In Estelle v. Gamble, 429 U.S. 97, 104, 97 S. Ct. 285, 291, 50 L. Ed. 2d 251 (1976), the Supreme Court held that the Eighth Amendment's proscription of cruel and unusual punishment is violated when prison officials exhibit "deliberate indifference to serious medical needs of prisoners." The concept of a *1320 serious medical need as articulated in Estelle has two components. One relates to the consequences of a failure to treat, and the other relates to the obviousness of those consequences. Colburn v. Upper Darby TP., 946 F.2d 1017, 1023 (3d Cir.1991). The detainee's condition must be such that a failure to treat can be expected to lead to unnecessary suffering, injury, or death. Colburn II, 946 F.2d at 1023. Additionally, the condition must be one that has been diagnosed by a physician as requiring treatment, or, one that is so obvious that a lay person would easily recognize the necessity for a doctor's attention. Colburn II, 946 F.2d at 1023 (emphasis added).
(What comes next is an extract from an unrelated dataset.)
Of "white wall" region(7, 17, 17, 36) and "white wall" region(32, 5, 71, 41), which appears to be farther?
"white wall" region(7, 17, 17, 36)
The Fourteenth Amendment due process rights of a pre-trial detainee[9] are at least as great as the Eighth Amendment protection afforded a convicted prisoner via Estelle v. Gamble, 429 U.S. 97, 97 S. Ct. 285, 50 L. Ed. 2d 251 (1976). City of Revere v. Massachusetts General Hospital, 463 U.S. 239, 244, 103 S. Ct. 2979, 2983, 77 L. Ed. 2d 605 (1983); Partridge v. Two Unknown Police Officers of Houston, 791 F.2d 1182, 1186-87 (5th Cir.1986). Judge Wisdom explained the standard of care in Partridge as follows:

 
Under the Bell v. Wolfish standard, the defendants had a duty, at a minimum, not to be deliberately indifferent to Partridge's serious medical needs. A serious medical need may exist for psychological or psychiatric treatment, just as it may exist for physical ills. A psychological or psychiatric condition can be as serious as any physical pathology or injury, especially when it results in suicidal tendencies. And just as a failure to act to save a detainee from suffering from gangrene might violate the duty to provide reasonable medical care absent an intervening legitimate government objective, failure to take any steps to save a suicidal detainee from injuring himself may also constitute a due process violation under Bell v. Wolfish.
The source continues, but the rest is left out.